バイバイまたね、クドリャフカ

 足を一歩踏み出したところでかすかに風がそよいで頬を撫でる。誰かに呼ばれた気がして私はなにげなく振り向いた。

 そして、たった一瞬の出来事に私は大きく目を見開く。

 お母、さん? まなか?

 道路を挟んで斜め向こうの堤防を背に、母と妹は優しく微笑んでこちらを見ていた。私が部屋で見送ったあのときの服装で、見守るように穏やかな表情だ。

 けれど、あっという間にふたりの姿は視界から消える。夢幻そのもので、目を凝らしてみたけれど、そこには誰もいない。

 白昼夢ってこんな感じ? 私の記憶が都合のいい映像を見せただけなのかもしれない。でも導かれるように私は母と妹がいた場所に近づいた。

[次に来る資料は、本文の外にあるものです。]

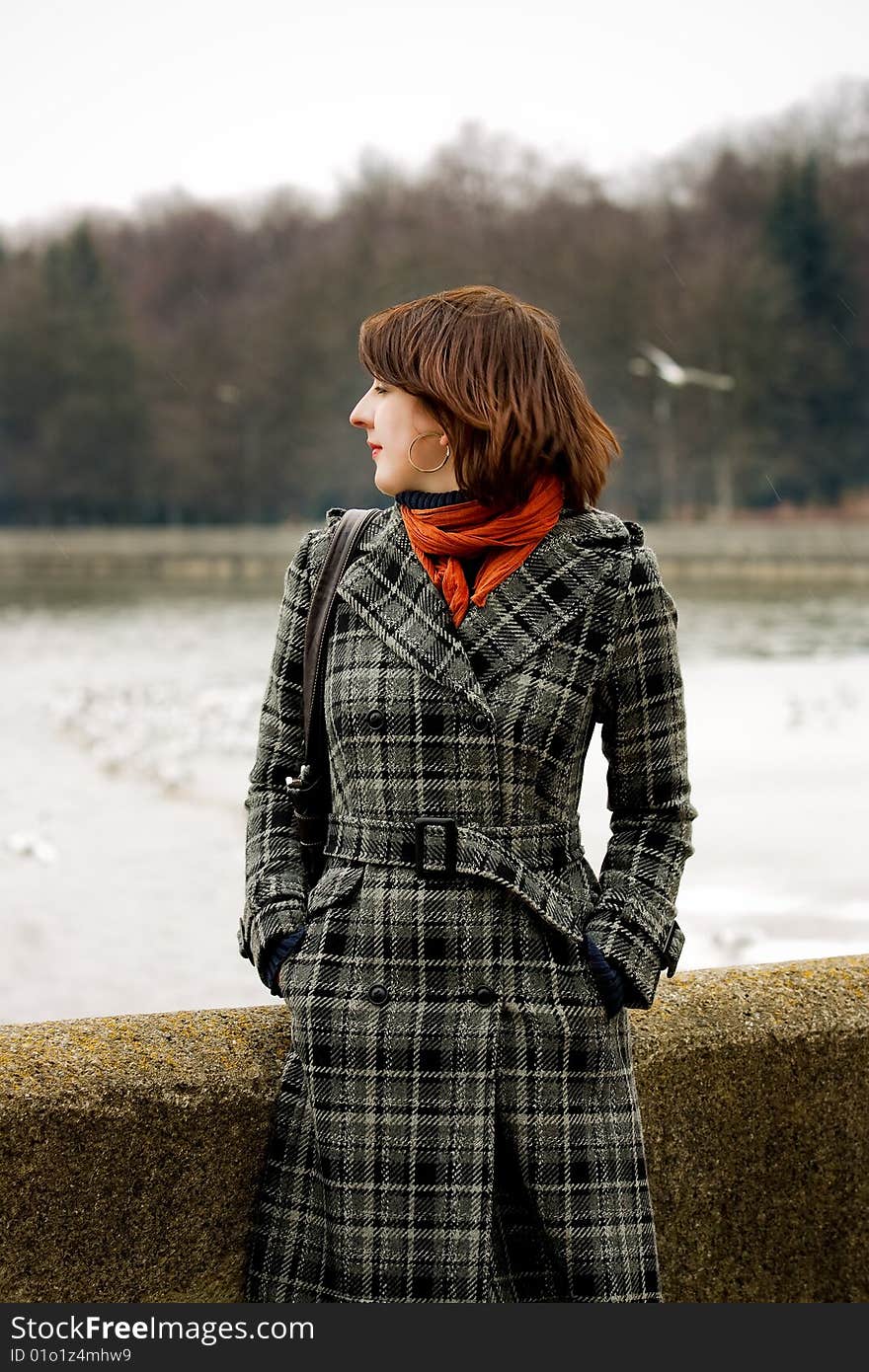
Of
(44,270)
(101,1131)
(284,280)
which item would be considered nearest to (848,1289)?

 そこでようやく波の音に気づく。たしか堤防から砂浜に下りる階段があったはずだ。

 まさか……。

 祈る気持ちで私は足を動かす。お願い、神様。そこですぐに思い直す。

 神様なんていない。何度もそう実感したくせにやはり土壇場で頼ってしまう自分がいた。馬鹿だな。

 だから私は祈る相手を替える。

 お願い、お母さん、まなか。どうか――。

 私は堤防を乗り越え、砂浜に顔を覗かせた。そして遠くに人の姿を確認する。

「穂高!」

 お腹の底から声をあげる。こんな大声を出したのはいつぶりだろう。私の声は届いたらしく、呼ばれた人物はこちらに視線を寄越した。

 驚いたのがここにいても伝わってくる。穂高は波打ち際に立って遠くを見つめていた。

 風で揺れる髪を押さえ、急いで階段を下りていく。手すりもないのに岩のごつごつした作りは不安定にもほどがある。さらに砂浜を踏めば、足元が安定せず思うように進めない。